Professional Wrestling
- The WWE actually subverted this at least once. The storyline was that Booker T was dodging "Stone Cold" Steve Austin, and wouldn't give him a match, so Austin would follow Booker around through his everyday life and beat him up wherever he caught up to him, since he couldn't do it in the ring. So, we get to see Booker T in confession, pouring his soul out... and guess who happens to be masquerading as the priest? Cue one of the most sacrilegious brawls in WWE history, as Stone Cold and Booker T fight all around the church, breaking various holy objects over each other's head and shoulders.
Stand-Up Comedy
- George Carlin, on his 1972 album Class Clown, mentions that, as a child, he could do spot-on impressions of all the priests at his school, and evinces a wistful regret that he never got a chance to sneak into a confessional and perform them.

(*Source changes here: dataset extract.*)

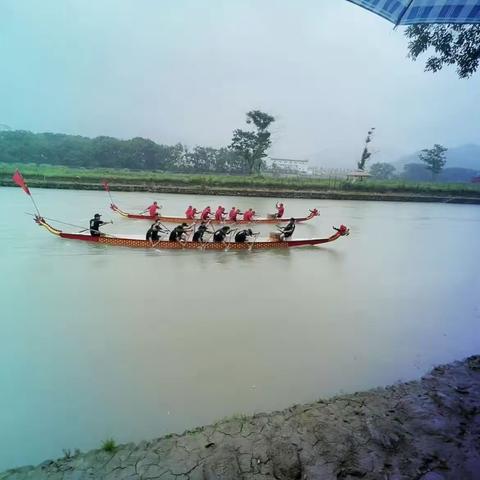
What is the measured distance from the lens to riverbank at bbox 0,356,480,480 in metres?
2.03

He presumes, reasonably enough, that any confessions he heard, as long as they were sincere (and the assigned penances performed), would have been legitimate, and the sinners duly forgiven.
Web Comnics
Western Animation
Video Games
Mixed
- This trope pops up a lot in Chrono Crusade fanfiction, with both a real priest on the other side and someone that isn't. There are scenes with everything from Chrono, er, having "fun" with Rosette while she's in a confessional with Father Remington, to Chrono going into a confessional and being shocked to discover the priest on the other side is really Aion. Occasionally the trope is played straight, too, as part of Christianity is Catholic embellishments (even though the denomination of the Order is kept pretty vague in canon).
- Fulbert from French Sci Fi novel Malevil brings confession back to the After the End World War III survivors. It's almost certain he was not an ordained priest from before the war, but he clearly has Became The Mask and is now a very real and dangerous priest. As such, Emmanuel refuses to confess to him, and Fulbert is not pleased.
- The song "Confessional" by Raine Maida plays with this trope with the singer listing off a series of transgressions with a chorus that begins "these are my confessions" with Ominous Chanting in the background. The song doesn't actually state if the singer is actually in a confessional, however, despite the religious motifs.